We all know that Continuous Integration (CI) can deliver real, tangible benefits to our projects. So why are the benefits so elusive? Many software projects claim to be exercising CI, but have builds that run for 30 minutes or more, or worse, just have a nightly build. Build times that exceed a few minutes are excessive; all too commonly we see build times reaching 20 minutes to an hour or two. Real projects tend to have build times that gradually increase as the project evolves, resulting in a failure to reach the full potential that CI promises to deliver. Luckily for many of these projects, there's a solution that can get your project back on track.
I've seen many projects with this problem, and they all have the same pattern: a monolithic build that builds components in a serial fashion. While many of these projects are modular, where modules can be built independently, dependencies between modules prevent them from being built in parallel.
So how do we get shorter build times? We cheat.
By building modules in independent CI jobs, we can get faster feedback for independent modules of our project without reducing the total build time. As we make discrete changes to the source code, only the affected modules will rebuild.
With this approach each module is built separately from the others. As a result we get very fast feedback as to the impact of our changes, possibly even before downstream modules have finished building. Furthermore, in many cases only part of the project will need building — thus resulting in a reduction in total build time. I know, I said that total build time is not reduced using this approach, but for many cases the total build time is in fact reduced since we don't always need to build the whole project!
So how do we employ this approach in practice? These are the steps that I took on a recent project:
- Identify logical modules of related functionality in your project. For Eclipse projects, this could be related plug-ins. For my project which involves about 100 Eclipse plug-ins (OSGi bundles) this meant splitting the bundles into about 7 modules.
- Next, change your build process so that each module builds independently. To do this I started with the module that would need to be built without any dependencies on other modules. After creating a CI job to built it, I moved on to the next module, which could now download its dependencies from the first CI job. Repeat this process until each module is built by an independent CI job that downloads its dependencies as binaries from other CI jobs.
- After all modules were building on the CI server using binary dependencies, some minor tweaks were required to limit job concurrency and unnecessary thrashing on the build server.
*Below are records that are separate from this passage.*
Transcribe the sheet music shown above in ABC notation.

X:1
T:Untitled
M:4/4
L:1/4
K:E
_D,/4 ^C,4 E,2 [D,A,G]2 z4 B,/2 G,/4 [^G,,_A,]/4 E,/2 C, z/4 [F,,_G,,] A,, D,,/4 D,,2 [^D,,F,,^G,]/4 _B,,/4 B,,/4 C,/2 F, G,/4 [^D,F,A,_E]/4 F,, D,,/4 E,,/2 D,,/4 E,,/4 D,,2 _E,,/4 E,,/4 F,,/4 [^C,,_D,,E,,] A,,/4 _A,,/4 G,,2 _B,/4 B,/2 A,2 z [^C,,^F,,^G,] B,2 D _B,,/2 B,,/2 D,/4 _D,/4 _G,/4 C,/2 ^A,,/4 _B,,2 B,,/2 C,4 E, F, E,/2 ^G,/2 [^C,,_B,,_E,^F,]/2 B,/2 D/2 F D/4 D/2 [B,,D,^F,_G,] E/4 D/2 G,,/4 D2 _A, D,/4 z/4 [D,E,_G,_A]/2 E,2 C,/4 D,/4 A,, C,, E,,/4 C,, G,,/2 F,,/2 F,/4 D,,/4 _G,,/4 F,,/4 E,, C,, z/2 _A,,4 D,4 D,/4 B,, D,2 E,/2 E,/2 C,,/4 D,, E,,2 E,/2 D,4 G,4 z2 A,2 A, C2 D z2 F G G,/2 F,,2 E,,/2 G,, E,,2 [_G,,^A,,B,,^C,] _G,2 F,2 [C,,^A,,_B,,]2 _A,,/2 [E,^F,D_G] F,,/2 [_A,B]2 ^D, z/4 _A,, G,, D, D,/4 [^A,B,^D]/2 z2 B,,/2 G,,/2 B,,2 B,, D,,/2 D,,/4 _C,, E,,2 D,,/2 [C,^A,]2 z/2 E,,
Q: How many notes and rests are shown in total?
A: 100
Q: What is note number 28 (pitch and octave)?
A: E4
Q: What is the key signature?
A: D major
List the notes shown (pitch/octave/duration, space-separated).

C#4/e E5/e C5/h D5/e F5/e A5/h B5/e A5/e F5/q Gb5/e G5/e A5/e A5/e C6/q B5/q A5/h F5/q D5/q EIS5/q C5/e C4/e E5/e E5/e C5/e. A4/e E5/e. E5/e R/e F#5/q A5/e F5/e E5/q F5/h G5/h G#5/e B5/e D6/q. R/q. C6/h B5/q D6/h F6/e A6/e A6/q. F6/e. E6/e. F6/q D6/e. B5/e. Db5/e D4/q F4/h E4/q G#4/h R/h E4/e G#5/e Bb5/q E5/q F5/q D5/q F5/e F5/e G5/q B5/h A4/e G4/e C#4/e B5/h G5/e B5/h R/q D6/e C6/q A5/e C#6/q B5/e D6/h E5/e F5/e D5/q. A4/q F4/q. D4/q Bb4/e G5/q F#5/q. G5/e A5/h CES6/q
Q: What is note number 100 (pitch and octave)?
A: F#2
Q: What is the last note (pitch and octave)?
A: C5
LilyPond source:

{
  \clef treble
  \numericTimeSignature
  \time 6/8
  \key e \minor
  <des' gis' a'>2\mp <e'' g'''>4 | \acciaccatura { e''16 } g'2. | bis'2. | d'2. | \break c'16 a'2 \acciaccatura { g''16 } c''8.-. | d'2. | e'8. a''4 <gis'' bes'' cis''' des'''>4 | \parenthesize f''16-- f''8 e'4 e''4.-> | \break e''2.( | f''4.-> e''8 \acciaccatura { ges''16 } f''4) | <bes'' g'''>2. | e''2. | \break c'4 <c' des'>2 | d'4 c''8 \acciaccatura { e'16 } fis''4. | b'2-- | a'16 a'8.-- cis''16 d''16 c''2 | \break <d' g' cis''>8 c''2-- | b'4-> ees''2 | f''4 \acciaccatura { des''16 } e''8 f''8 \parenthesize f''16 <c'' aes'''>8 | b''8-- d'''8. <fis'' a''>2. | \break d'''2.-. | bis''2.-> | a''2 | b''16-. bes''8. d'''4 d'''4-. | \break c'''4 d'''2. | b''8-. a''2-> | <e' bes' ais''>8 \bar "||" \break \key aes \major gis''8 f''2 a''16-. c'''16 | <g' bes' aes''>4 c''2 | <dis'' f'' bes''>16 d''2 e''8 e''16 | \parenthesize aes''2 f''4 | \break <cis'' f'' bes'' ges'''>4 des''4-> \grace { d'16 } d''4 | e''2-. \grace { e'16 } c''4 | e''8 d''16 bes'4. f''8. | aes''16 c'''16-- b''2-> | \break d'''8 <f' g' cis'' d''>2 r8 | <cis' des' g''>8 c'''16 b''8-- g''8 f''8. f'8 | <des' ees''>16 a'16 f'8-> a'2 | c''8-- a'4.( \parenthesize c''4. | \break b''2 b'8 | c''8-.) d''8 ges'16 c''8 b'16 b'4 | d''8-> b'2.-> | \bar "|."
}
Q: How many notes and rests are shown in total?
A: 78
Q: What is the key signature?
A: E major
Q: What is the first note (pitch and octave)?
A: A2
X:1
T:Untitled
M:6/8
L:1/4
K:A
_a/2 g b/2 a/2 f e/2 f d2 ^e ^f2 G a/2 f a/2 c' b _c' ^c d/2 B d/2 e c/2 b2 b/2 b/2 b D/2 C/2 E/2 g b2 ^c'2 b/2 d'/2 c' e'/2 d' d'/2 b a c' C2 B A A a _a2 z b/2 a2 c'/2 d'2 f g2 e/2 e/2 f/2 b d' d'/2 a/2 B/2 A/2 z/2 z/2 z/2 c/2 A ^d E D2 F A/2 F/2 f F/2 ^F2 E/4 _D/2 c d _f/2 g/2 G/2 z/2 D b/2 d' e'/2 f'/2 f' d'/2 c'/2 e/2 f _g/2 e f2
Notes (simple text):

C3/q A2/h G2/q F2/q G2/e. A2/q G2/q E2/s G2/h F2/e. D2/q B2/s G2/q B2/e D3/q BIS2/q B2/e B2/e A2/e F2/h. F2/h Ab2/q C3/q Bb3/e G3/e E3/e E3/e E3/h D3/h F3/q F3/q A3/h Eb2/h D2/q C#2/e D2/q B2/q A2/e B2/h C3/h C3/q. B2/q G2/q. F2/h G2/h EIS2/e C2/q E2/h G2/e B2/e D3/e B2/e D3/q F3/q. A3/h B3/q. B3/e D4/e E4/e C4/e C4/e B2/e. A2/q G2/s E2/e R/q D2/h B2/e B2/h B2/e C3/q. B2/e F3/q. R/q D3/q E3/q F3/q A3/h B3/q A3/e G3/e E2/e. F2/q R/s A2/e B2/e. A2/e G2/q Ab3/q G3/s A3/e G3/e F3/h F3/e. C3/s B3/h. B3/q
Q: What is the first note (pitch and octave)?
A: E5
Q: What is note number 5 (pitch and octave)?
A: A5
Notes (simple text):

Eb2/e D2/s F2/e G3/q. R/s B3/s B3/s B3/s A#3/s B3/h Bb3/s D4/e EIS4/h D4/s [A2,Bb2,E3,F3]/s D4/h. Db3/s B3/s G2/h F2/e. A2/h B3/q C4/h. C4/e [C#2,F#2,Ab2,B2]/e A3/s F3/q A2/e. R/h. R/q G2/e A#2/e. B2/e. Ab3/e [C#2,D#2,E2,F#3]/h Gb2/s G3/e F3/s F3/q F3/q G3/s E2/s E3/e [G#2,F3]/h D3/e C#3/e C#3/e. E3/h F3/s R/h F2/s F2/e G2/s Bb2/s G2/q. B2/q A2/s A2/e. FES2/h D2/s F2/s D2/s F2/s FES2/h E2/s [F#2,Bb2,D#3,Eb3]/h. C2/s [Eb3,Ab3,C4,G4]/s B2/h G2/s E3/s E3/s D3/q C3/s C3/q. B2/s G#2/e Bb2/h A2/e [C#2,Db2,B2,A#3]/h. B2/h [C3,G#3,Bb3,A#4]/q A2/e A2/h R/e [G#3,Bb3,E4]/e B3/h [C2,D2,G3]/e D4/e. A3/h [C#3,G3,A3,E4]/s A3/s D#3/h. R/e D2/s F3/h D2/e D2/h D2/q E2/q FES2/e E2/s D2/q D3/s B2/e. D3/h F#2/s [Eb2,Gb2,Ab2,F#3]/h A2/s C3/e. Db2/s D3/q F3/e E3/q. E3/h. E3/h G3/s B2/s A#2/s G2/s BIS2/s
This is where the power of Hudson really shines.
- Configure each module's job under Post-build Actions to trigger the next module in the series of dependant modules: check Build other projects and list them there.
- Using the Locks and Latches plugin ensure that all module jobs are using the same lock, preventing them from all building at once.
Here's what I ended up with:
Before: 1 job, 1100 tests, 30 minute build time.
After: 7 jobs, 1075 tests, 20 minute 30 second build time, with a break down as follows in dependency order:
|Job 1:||20 seconds|
|Job 2:||26 seconds|
|Job 3:||1 minute 31 seconds|
|Job 4:||5 minutes 54 seconds|
|Job 5:||5 minutes 45 seconds|
|Job 6:||5 minutes 12 seconds|
|Job 7:||1 minute 12 seconds|
The net result is that most of the time, we get feedback within 6 minutes, whereas we were having to wait 30 minutes. Even if you can't parallelize your build, splitting your build into independent modules that build serially can produce measurable benefits such as faster feedback and shorter build times.